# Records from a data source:
↓↓↓
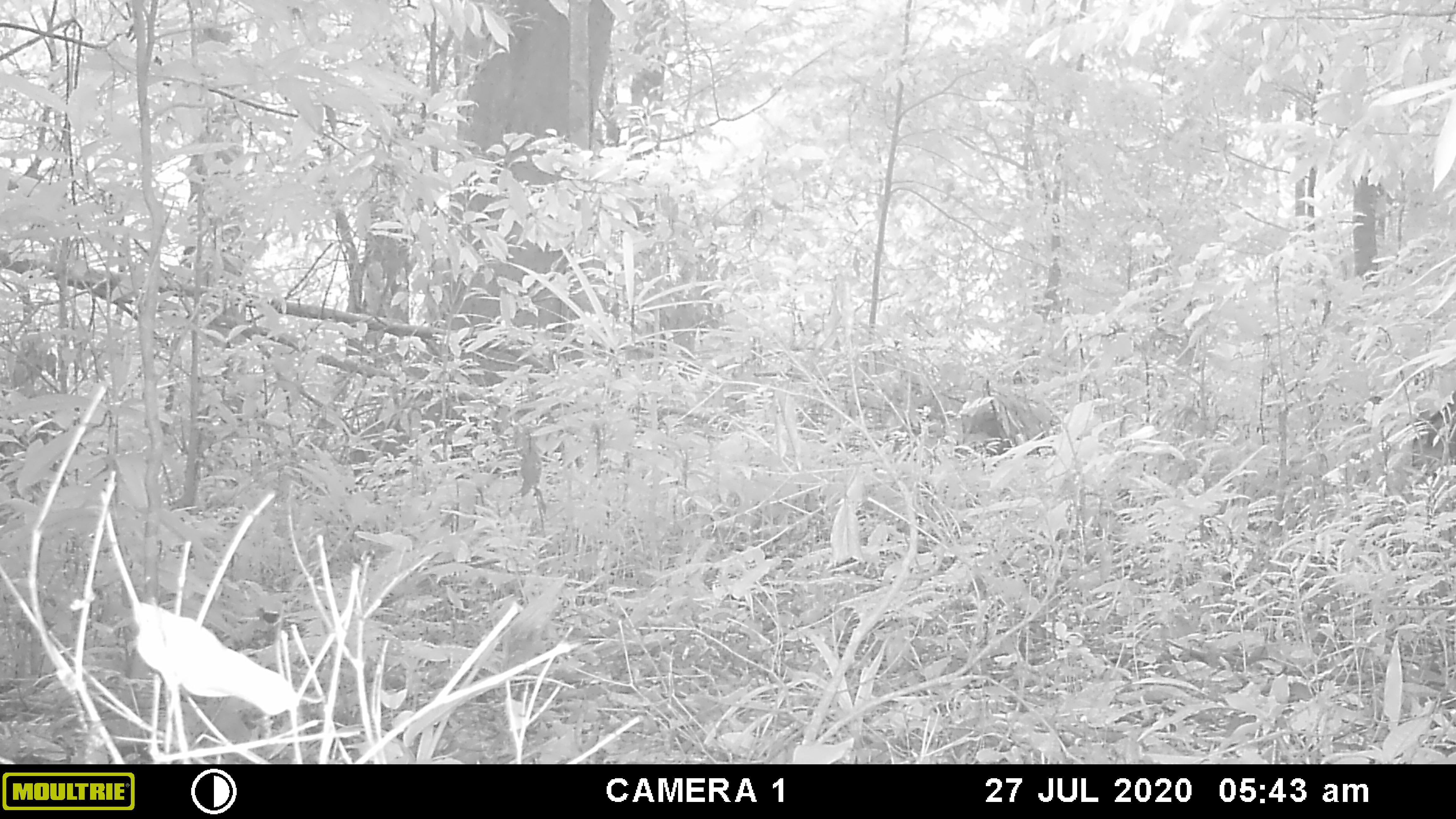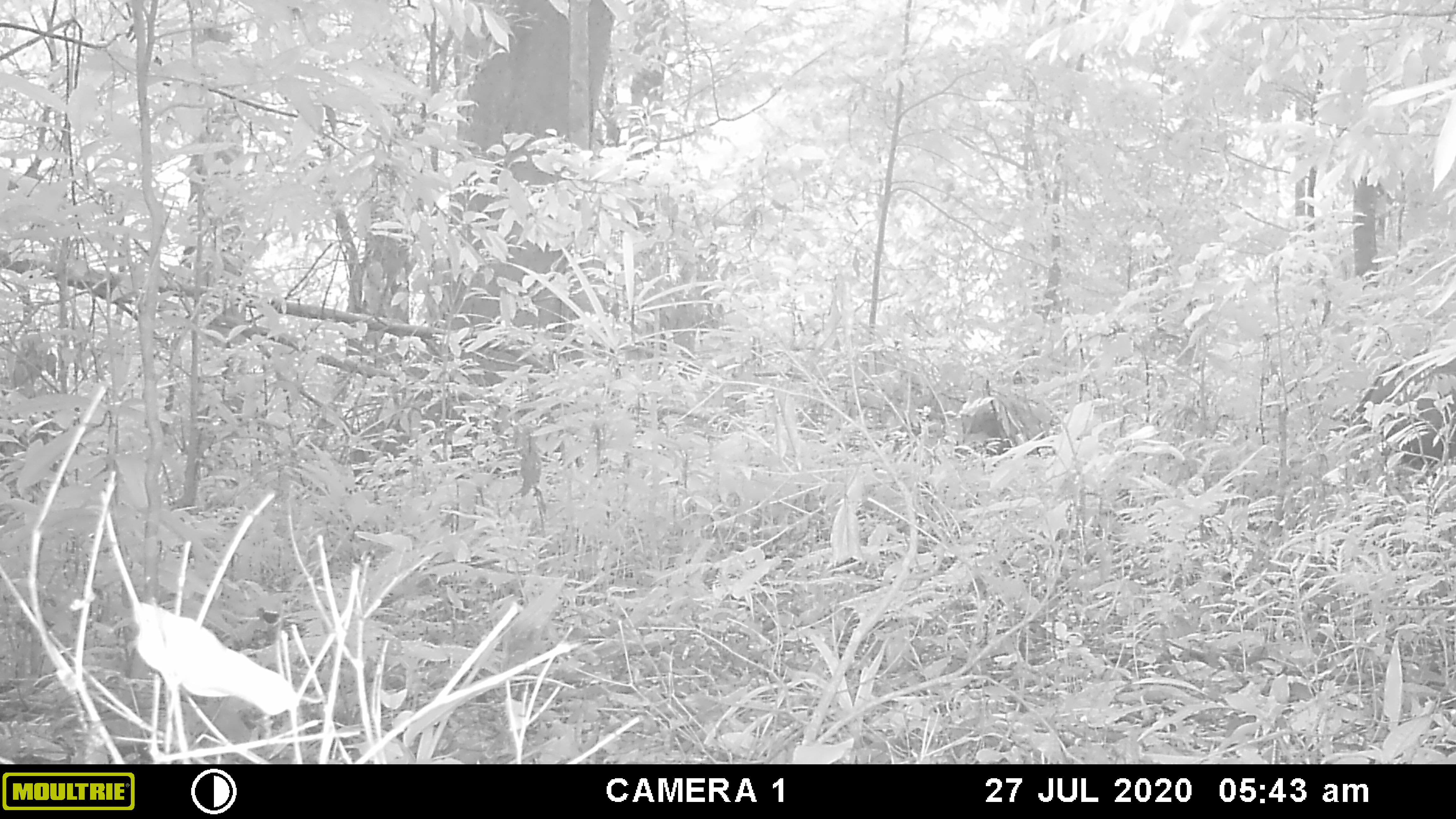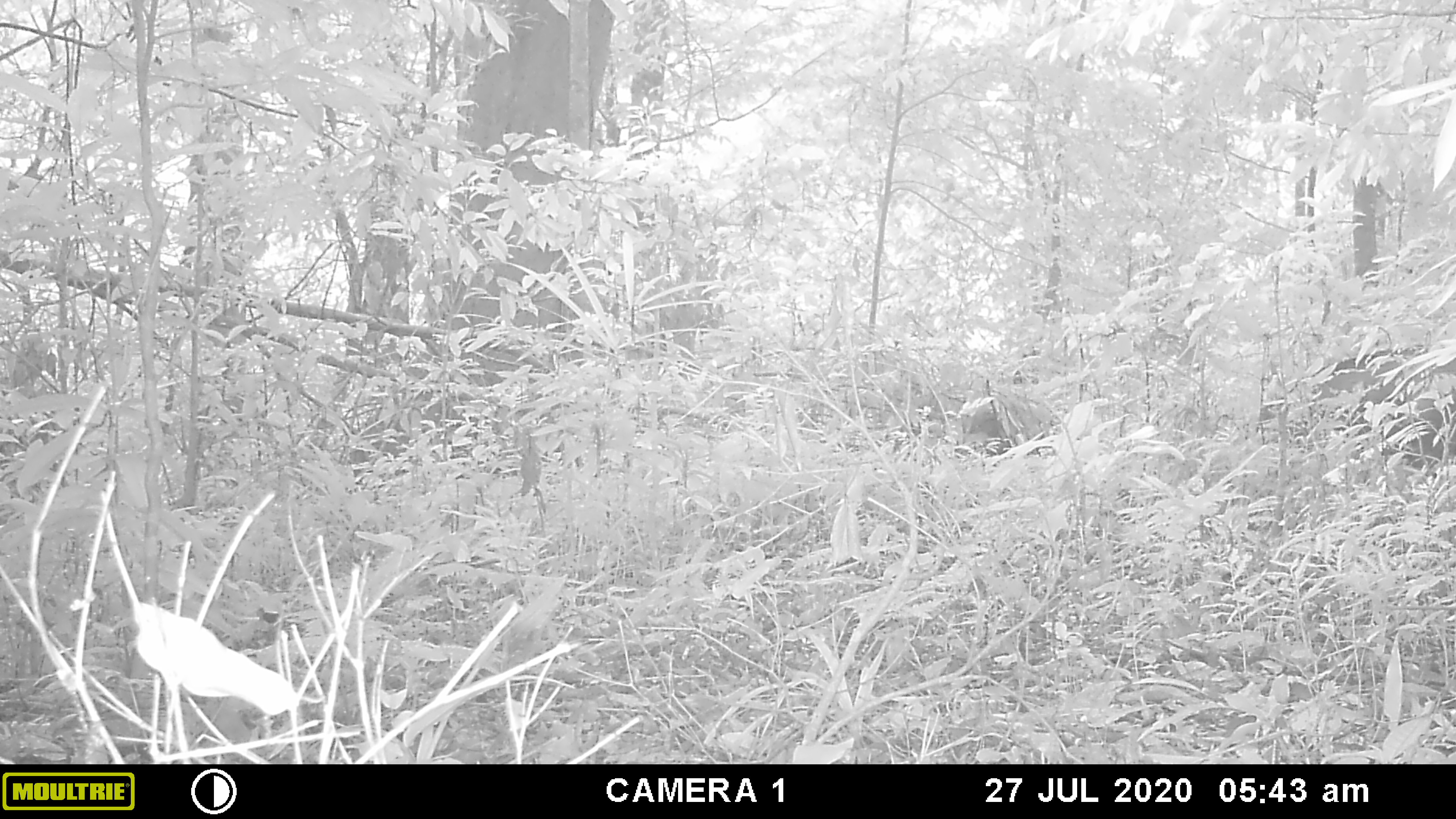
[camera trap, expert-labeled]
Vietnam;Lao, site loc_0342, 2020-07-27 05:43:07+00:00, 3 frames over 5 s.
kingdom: Animalia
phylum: Chordata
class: Mammalia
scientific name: Mammalia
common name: mammal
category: unidentified mammal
Unidentified mammal (mammal) (Mammalia). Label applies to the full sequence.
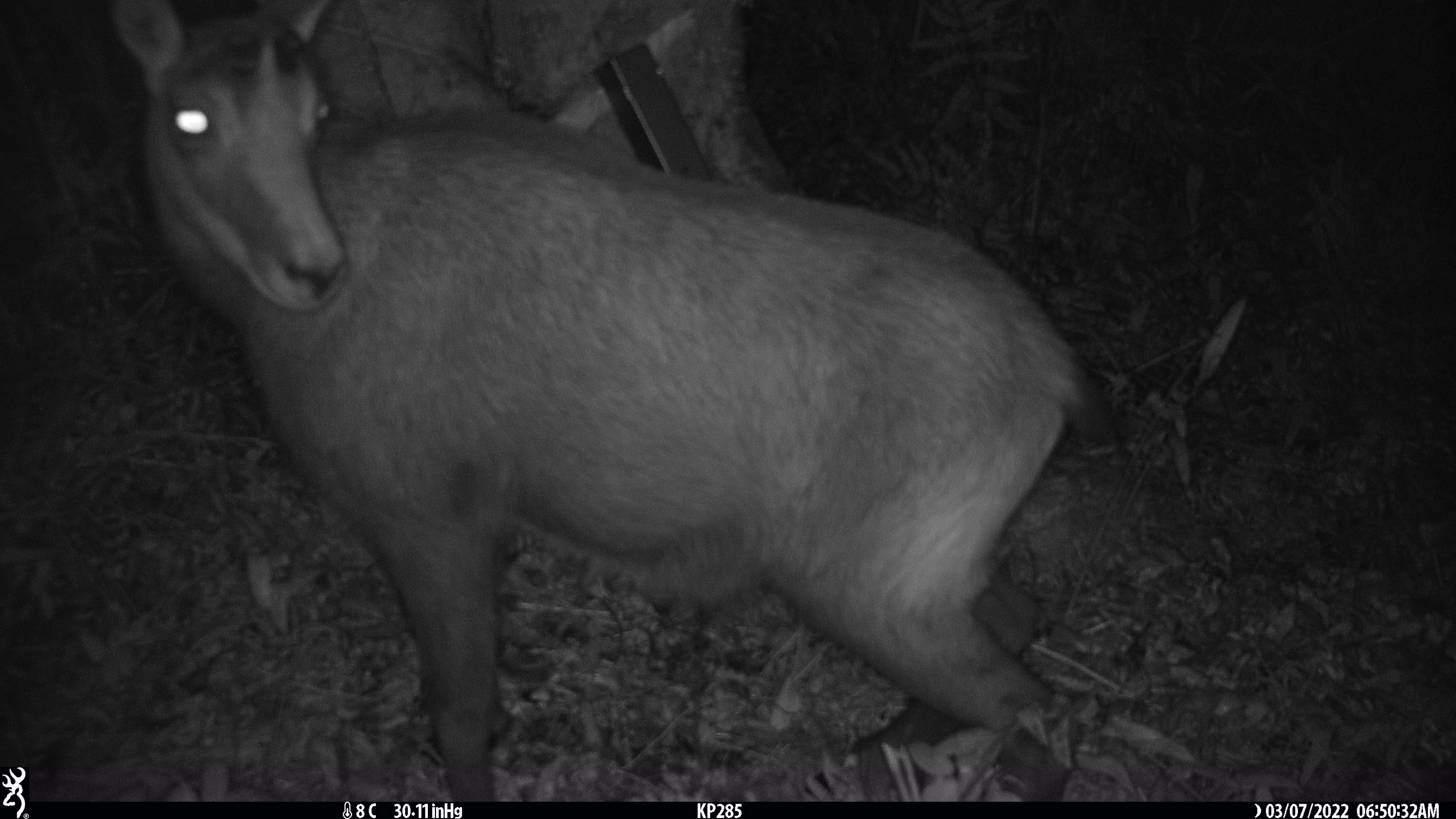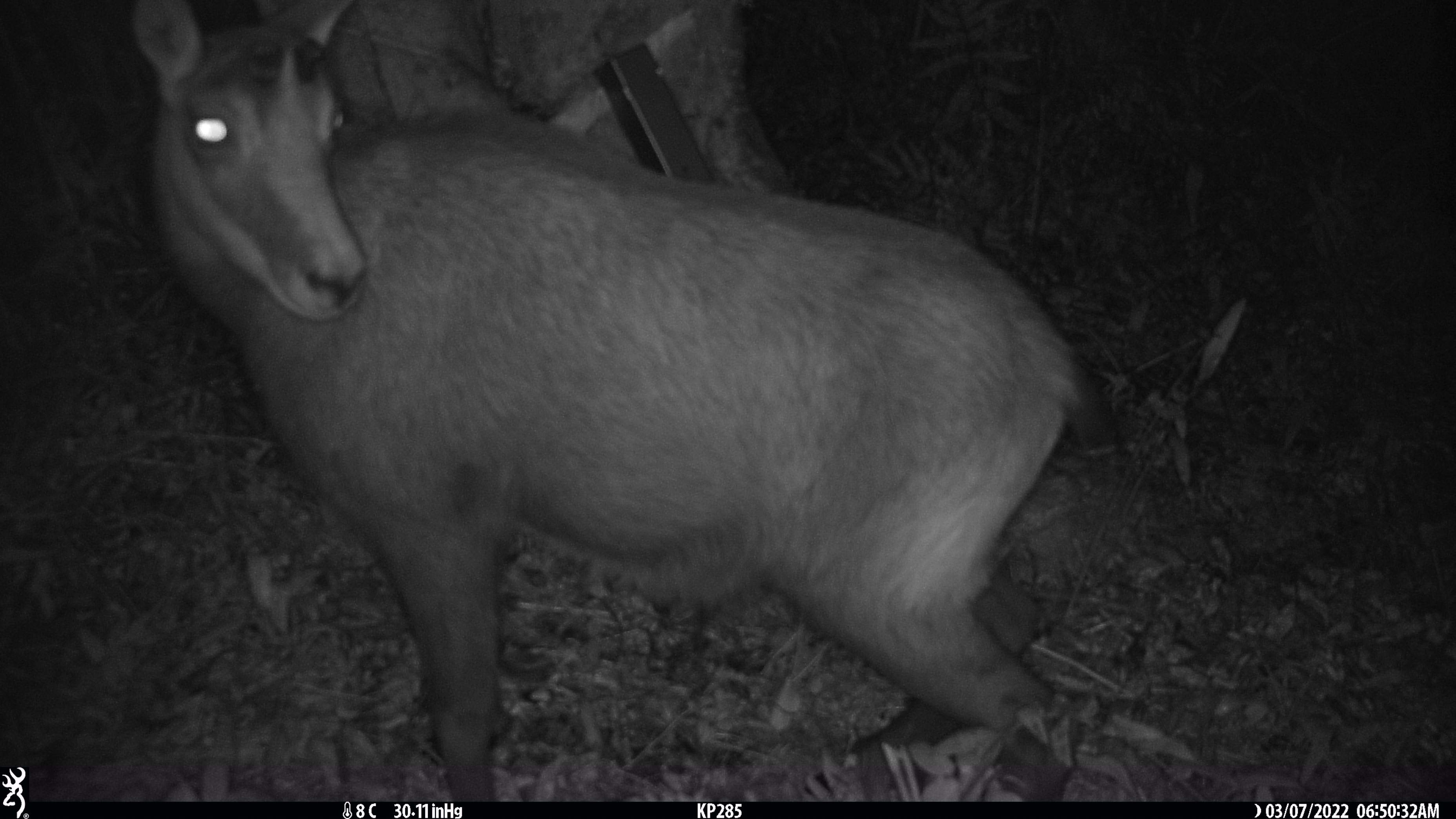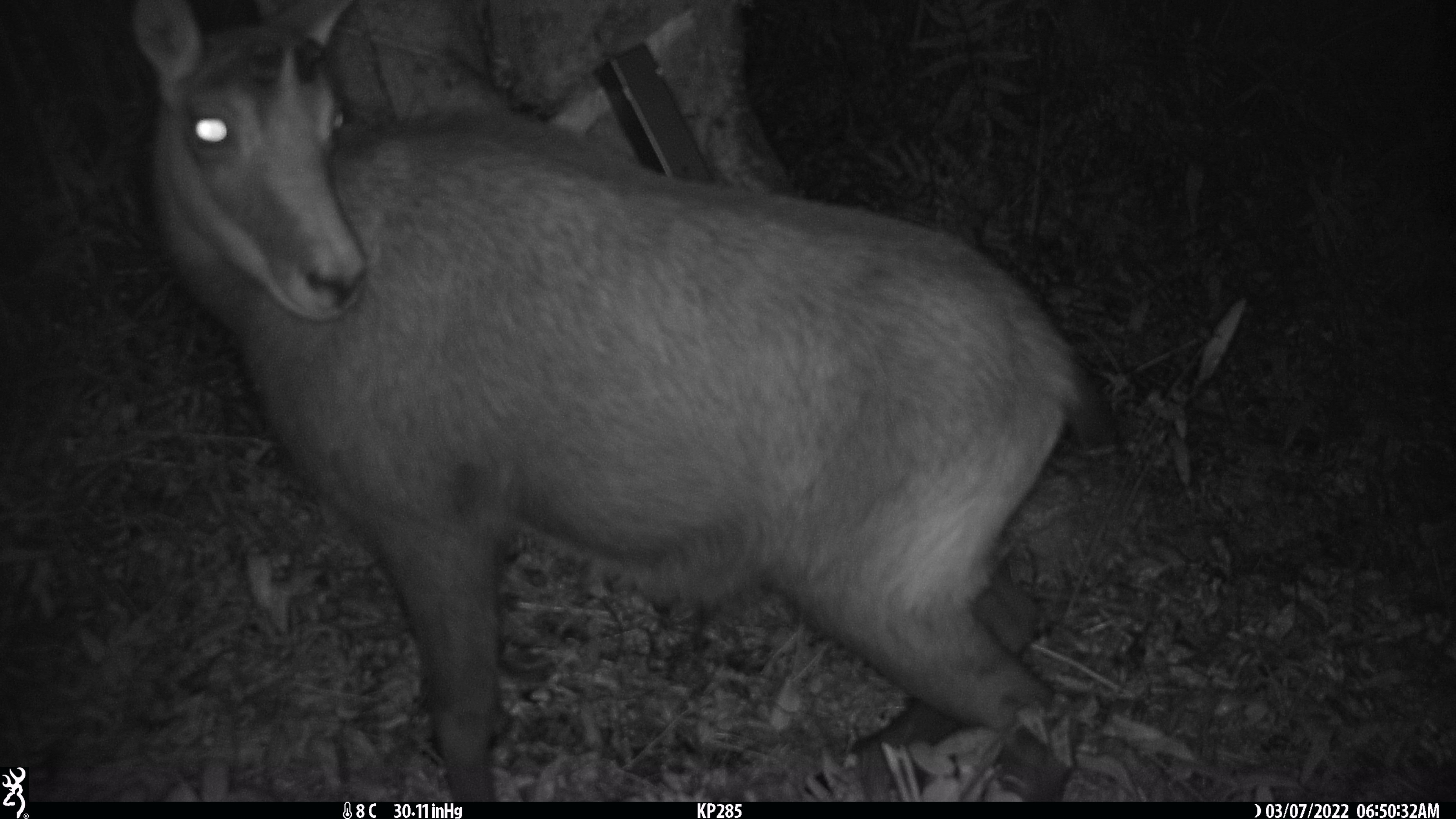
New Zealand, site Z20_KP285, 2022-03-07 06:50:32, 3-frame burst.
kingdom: Animalia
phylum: Chordata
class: Mammalia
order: Artiodactyla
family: Bovidae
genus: Rupicapra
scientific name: Rupicapra rupicapra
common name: alpine chamois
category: chamois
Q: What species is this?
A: Chamois (alpine chamois) (Rupicapra rupicapra).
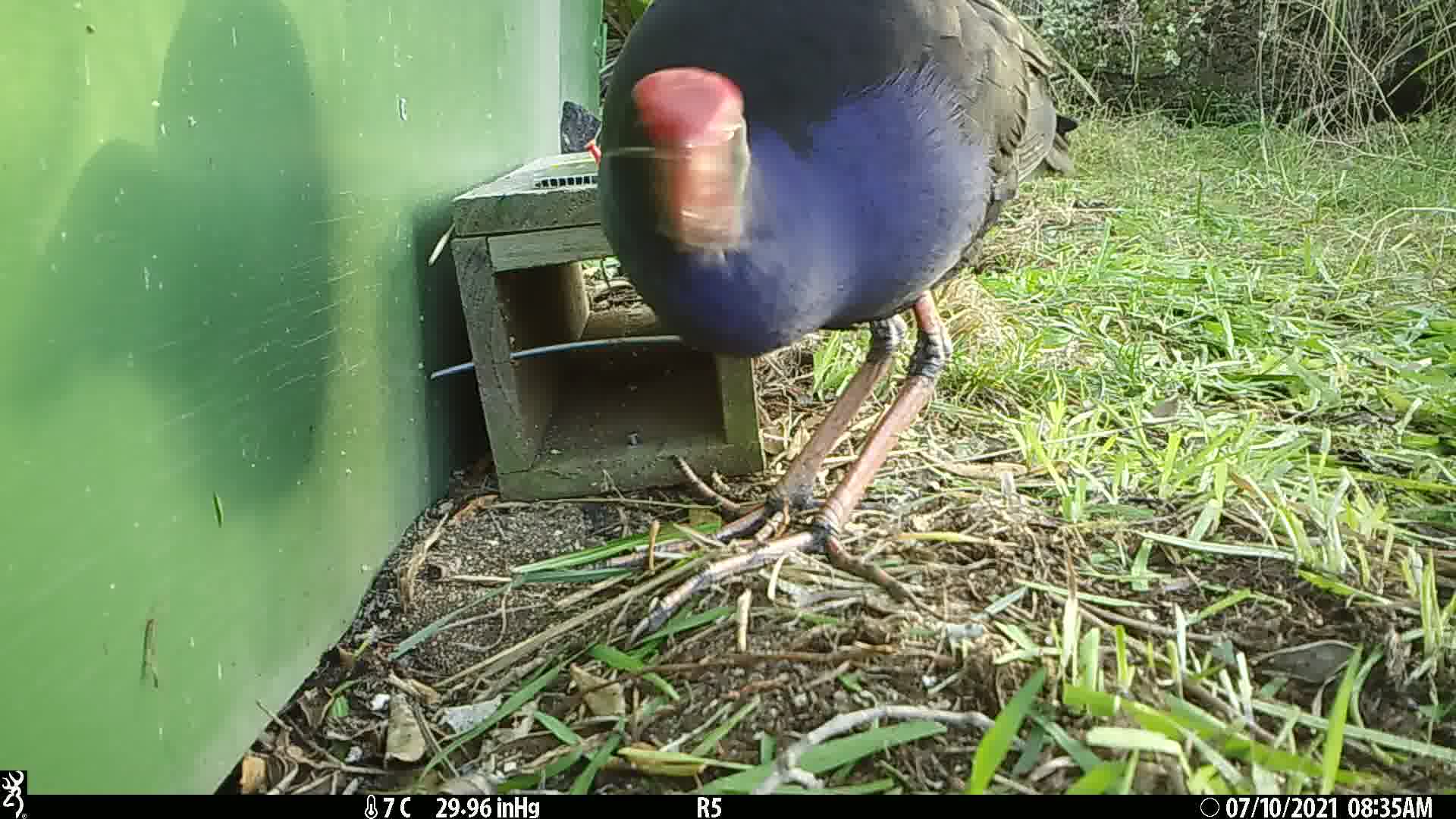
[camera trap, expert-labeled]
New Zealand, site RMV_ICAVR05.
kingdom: Animalia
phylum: Chordata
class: Aves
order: Gruiformes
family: Rallidae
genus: Porphyrio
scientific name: Porphyrio melanotus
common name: australasian swamphen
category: pukeko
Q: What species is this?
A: Pukeko (australasian swamphen) (Porphyrio melanotus).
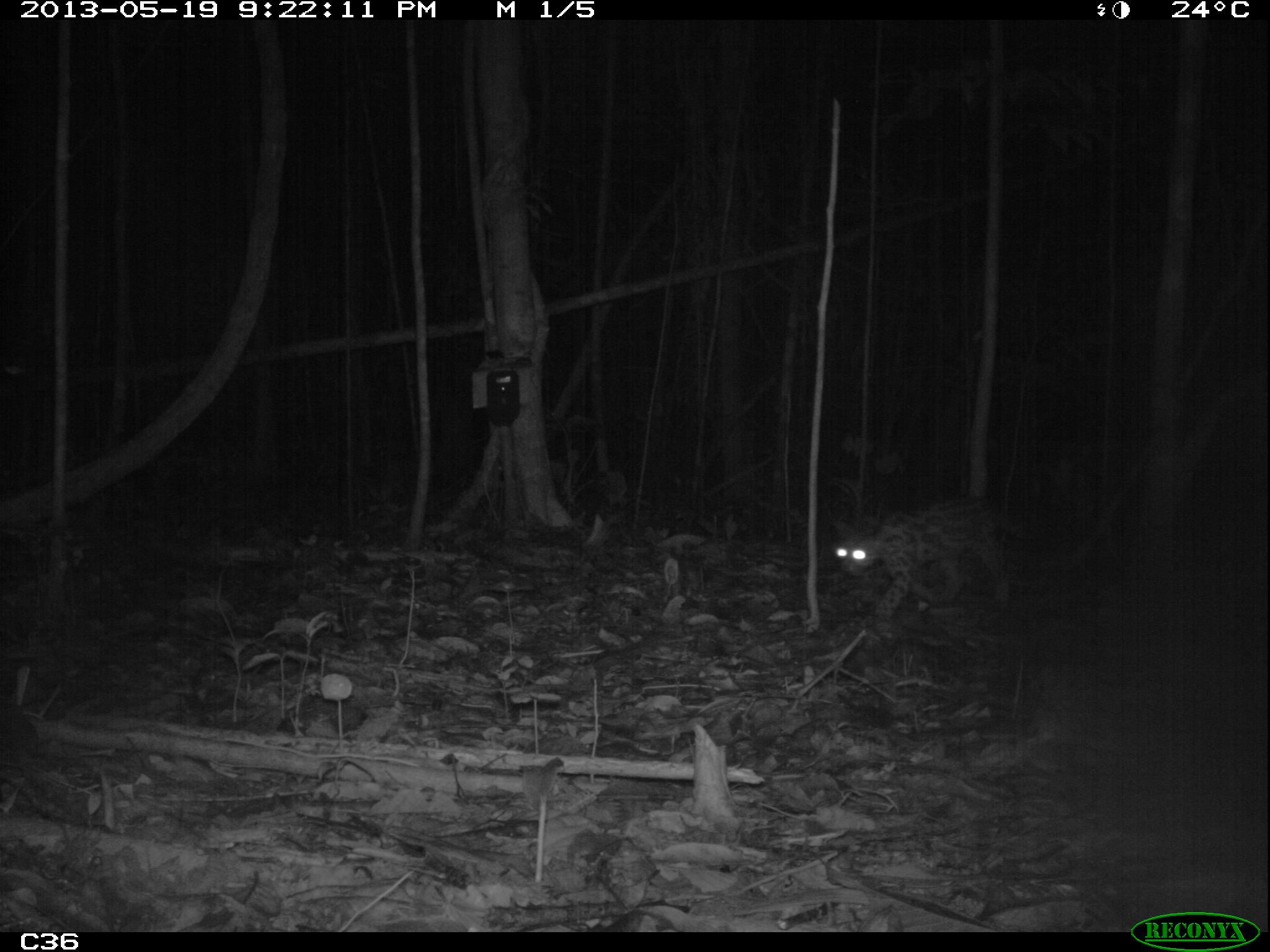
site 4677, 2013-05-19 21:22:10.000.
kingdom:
↑↑↑
# About this exercise:
The copy must match each record exactly, apart from the images, which stay out.

# Completed exercise:
[camera trap, expert-labeled]
Vietnam;Lao, site loc_0342, 2020-07-27 05:43:07+00:00, 3 frames over 5 s.
kingdom: Animalia
phylum: Chordata
class: Mammalia
scientific name: Mammalia
common name: mammal
category: unidentified mammal
Unidentified mammal (mammal) (Mammalia). Label applies to the full sequence.
New Zealand, site Z20_KP285, 2022-03-07 06:50:32, 3-frame burst.
kingdom: Animalia
phylum: Chordata
class: Mammalia
order: Artiodactyla
family: Bovidae
genus: Rupicapra
scientific name: Rupicapra rupicapra
common name: alpine chamois
category: chamois
Q: What species is this?
A: Chamois (alpine chamois) (Rupicapra rupicapra).
[camera trap, expert-labeled]
New Zealand, site RMV_ICAVR05.
kingdom: Animalia
phylum: Chordata
class: Aves
order: Gruiformes
family: Rallidae
genus: Porphyrio
scientific name: Porphyrio melanotus
common name: australasian swamphen
category: pukeko
Q: What species is this?
A: Pukeko (australasian swamphen) (Porphyrio melanotus).
site 4677, 2013-05-19 21:22:10.000.
kingdom:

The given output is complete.